Depuis quelques mois, quatre sénateurs UMP renouvelables en 2011 ont quitté le Sénat. Michel Thiollière a été le premier à partir, à destination de la Commission de régulation de l'énergie, autorité administrative indépendante. Le mouvement s'est accéléré depuis un mois, avec la nomination de Christian Gaudin comme administrateur des terres australes, le départ d'Alain Lambert à la Cour des Comptes. Et voilà maintenant que Jean-Claude Etienne, sénateur de la Marne, rejoint le conseil économique et social. Tous étaient renouvelables en 2011 et n'auraient sans doute eu aucun mal à être réélus (sauf peut-être Michel Thiollière). On peut y ajouter le départ du député Pierre Cardo parti présider la nouvelle autorité de régulation du ferroviaire. Je ne sais pas trop comment analyser cela, mais il est clair qu'il se passe quelque chose.

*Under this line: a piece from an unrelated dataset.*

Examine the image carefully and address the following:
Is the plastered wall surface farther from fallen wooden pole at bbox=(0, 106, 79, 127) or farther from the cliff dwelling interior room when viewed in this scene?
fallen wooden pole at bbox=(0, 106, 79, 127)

Il semble que tous ces parlementaires aient ressenti une lassitude dans l'exercice de leurs mandats parlementaires, et/ou un sentiment d'impuissance et d'inutilité. Ils ont eu envie de réorienter leurs carrières, pendant qu'ils en avaient encore l'âge (au moins pour Thiollière, Lambert, Gaudin et Cardo). Si cela se confirme, c'est une évolution que je considère comme très positive, car j'estime qu'au bout d'un certain temps, les élus n'apportent plus rien. Tout élan, tout dynamisme s'essouffle, et une rotation aux places électives ne peut être que bonne pour la démocratie. Il y a beaucoup trop de "has been" qui encombrent les bancs du Parlement, qui ne bossent plus, mais comme ils sont sortants et habiles à flinguer les successeurs potentiels, ils sont réélus.

Certains ont protesté quand Christian Gaudin a été nommé chez les manchots, car il a un statut de préfet. C'est un peu surfait car si effectivement il est formellement dans le corps des préfets, administrateur des terres australes et antarctiques, cela n'a pas grand chose à voir avec un poste préfectoral en métropole ou dans un DOM. Les autres sont partis vers des fonctions de contrôle et de régulation. Que d'anciens parlementaires, encore dynamiques, mettent leur expérience au service de leur concitoyens dans ce genre d'activités, je considère que c'est une très bonne chose. Et contrairement à nombre de hauts fonctionnaires, leurs opinions politiques sont connues et assumées. On sait à qui on a affaire. Je n'ai jamais cru au mythe d'une haute fonction publique apolitique. Ils sont tous passés (ou presque) par des cabinets ministériels...

Je crois d'autant moins au risque de politisation que ce sont des personnes en fin de carrière, qui n'attendent plus rien. Pour des activités de contrôle et de régulation, c'est absolument indispensable. Il faudrait continuer dans cette voie, et l'ouvrir davantage encore, notamment aux élus d'opposition, qui seraient certainement beaucoup plus utiles et heureux dans une autorité de contrôle avec des vrais moyens, qu'à s'égosiller inutilement dans les travées d'un hémicycle.